● Set task: Reproduce every one of the following rows word for word, omitting the pictures from your copy.

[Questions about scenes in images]
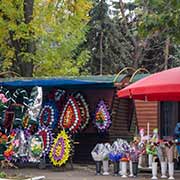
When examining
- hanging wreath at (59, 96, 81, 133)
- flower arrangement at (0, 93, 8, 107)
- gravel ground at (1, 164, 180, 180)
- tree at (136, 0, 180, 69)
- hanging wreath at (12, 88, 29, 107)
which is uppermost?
tree at (136, 0, 180, 69)

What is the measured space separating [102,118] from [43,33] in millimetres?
7237

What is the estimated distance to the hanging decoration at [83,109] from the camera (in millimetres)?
14188

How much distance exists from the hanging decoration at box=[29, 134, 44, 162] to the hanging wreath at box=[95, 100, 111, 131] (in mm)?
1803

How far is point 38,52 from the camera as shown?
21.3m

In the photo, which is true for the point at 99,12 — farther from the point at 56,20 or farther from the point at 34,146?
the point at 34,146

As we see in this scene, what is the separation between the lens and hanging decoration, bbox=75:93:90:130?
559 inches

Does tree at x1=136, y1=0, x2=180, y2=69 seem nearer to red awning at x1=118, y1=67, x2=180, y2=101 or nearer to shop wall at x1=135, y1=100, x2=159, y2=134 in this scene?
red awning at x1=118, y1=67, x2=180, y2=101

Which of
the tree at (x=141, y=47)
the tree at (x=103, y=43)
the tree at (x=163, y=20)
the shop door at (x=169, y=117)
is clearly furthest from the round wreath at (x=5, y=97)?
the tree at (x=141, y=47)

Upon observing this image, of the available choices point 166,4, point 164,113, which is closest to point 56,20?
point 164,113

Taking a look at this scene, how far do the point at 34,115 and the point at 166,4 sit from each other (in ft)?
18.5

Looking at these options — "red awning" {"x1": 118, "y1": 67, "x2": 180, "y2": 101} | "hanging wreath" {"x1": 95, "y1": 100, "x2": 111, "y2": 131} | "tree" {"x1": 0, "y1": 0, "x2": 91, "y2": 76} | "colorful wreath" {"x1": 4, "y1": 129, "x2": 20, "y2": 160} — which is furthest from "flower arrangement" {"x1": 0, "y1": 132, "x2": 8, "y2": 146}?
"tree" {"x1": 0, "y1": 0, "x2": 91, "y2": 76}

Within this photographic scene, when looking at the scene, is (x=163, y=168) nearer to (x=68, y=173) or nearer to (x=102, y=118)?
(x=68, y=173)

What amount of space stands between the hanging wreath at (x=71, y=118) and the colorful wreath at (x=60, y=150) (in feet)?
1.56

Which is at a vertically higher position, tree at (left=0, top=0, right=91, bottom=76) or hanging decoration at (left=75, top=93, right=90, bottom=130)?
tree at (left=0, top=0, right=91, bottom=76)
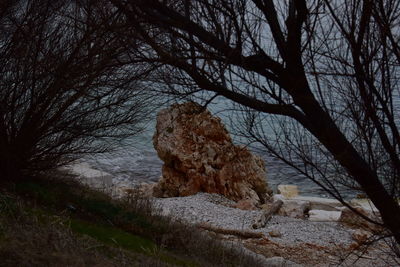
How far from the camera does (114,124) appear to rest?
340 inches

● Problem solution:
When examining
- hanging wreath at (59, 96, 81, 133)
- flower arrangement at (0, 93, 8, 107)
- gravel ground at (1, 164, 180, 180)
- tree at (136, 0, 180, 69)
- hanging wreath at (12, 88, 29, 107)
which is uppermost?
tree at (136, 0, 180, 69)

What is the measured space separating [102,118] from [43,33] in millimetres?
7237

What is the estimated distance to the hanging decoration at [83,109] from the camera (in millimetres)?
14188

How much distance exists from the hanging decoration at box=[29, 134, 44, 162] to the hanging wreath at box=[95, 100, 111, 131] (in mm)?
1803

How far is point 38,52 from the camera as shown?
21.3m

In the photo, which is true for the point at 99,12 — farther from the point at 56,20 or farther from the point at 34,146?
the point at 34,146

As we see in this scene, what is the separation between the lens and hanging decoration, bbox=75:93:90:130?
559 inches

Does tree at x1=136, y1=0, x2=180, y2=69 seem nearer to red awning at x1=118, y1=67, x2=180, y2=101 or nearer to shop wall at x1=135, y1=100, x2=159, y2=134 in this scene?
red awning at x1=118, y1=67, x2=180, y2=101

Which of
the tree at (x=141, y=47)
the tree at (x=103, y=43)
the tree at (x=163, y=20)
the shop door at (x=169, y=117)
is clearly furthest from the round wreath at (x=5, y=97)?
the tree at (x=141, y=47)

Upon observing this image, of the available choices point 166,4, point 164,113, which is closest to point 56,20?
point 164,113

Taking a look at this scene, how far do the point at 34,115 and the point at 166,4 sit from each other (in ft)?
18.5

Looking at these options — "red awning" {"x1": 118, "y1": 67, "x2": 180, "y2": 101} | "hanging wreath" {"x1": 95, "y1": 100, "x2": 111, "y2": 131} | "tree" {"x1": 0, "y1": 0, "x2": 91, "y2": 76} | "colorful wreath" {"x1": 4, "y1": 129, "x2": 20, "y2": 160} — which is furthest from "flower arrangement" {"x1": 0, "y1": 132, "x2": 8, "y2": 146}?
"tree" {"x1": 0, "y1": 0, "x2": 91, "y2": 76}

Within this photographic scene, when looking at the scene, is (x=163, y=168) nearer to (x=68, y=173) or nearer to (x=102, y=118)?
(x=68, y=173)

What amount of space stands between the hanging wreath at (x=71, y=118) and the colorful wreath at (x=60, y=150) (in feet)?
1.56

Which is at a vertically higher position, tree at (left=0, top=0, right=91, bottom=76) or hanging decoration at (left=75, top=93, right=90, bottom=130)?
tree at (left=0, top=0, right=91, bottom=76)
How far from the camera does (114,124) appear to rest?
340 inches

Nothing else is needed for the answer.